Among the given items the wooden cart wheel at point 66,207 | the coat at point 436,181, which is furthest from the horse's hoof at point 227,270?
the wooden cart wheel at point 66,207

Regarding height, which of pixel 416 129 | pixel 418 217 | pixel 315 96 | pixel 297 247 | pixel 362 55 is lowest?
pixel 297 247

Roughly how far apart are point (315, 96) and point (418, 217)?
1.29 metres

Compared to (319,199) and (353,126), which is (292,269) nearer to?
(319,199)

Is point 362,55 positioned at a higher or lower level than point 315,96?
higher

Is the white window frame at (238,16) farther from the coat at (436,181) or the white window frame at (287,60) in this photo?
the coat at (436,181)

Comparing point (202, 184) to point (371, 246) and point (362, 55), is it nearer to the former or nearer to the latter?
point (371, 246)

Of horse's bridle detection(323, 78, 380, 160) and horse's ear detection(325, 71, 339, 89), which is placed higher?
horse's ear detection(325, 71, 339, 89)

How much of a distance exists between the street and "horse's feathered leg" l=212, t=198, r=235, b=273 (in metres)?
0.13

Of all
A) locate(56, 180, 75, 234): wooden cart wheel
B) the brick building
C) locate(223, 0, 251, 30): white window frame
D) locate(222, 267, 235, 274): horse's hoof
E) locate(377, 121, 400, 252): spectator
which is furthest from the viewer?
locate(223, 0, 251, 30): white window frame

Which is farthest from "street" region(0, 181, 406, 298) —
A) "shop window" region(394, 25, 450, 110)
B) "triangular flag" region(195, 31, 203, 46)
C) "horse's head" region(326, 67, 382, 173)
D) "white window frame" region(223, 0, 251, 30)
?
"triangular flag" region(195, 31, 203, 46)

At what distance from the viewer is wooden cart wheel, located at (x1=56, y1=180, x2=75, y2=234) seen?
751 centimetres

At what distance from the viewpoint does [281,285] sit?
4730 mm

——————

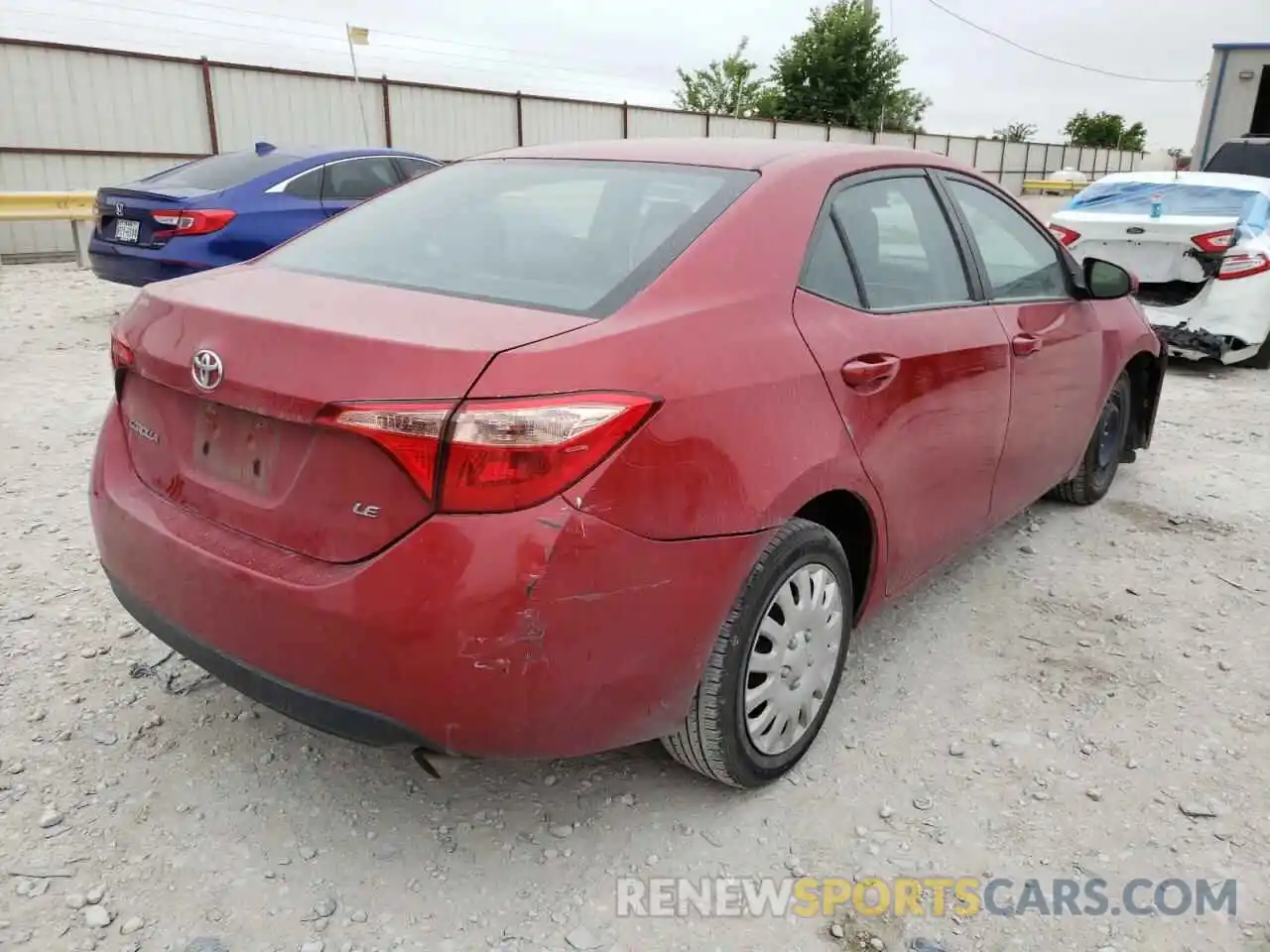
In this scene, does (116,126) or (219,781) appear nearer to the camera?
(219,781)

——————

* Objective: Gather each line of the data above that contains the word "this", and copy those lines out in full.

* Answer:
Is the white window frame at (238,16) farther from the coat at (436,181) or the white window frame at (287,60) in this photo?
In this scene, does (116,126) or (219,781) appear nearer to the camera?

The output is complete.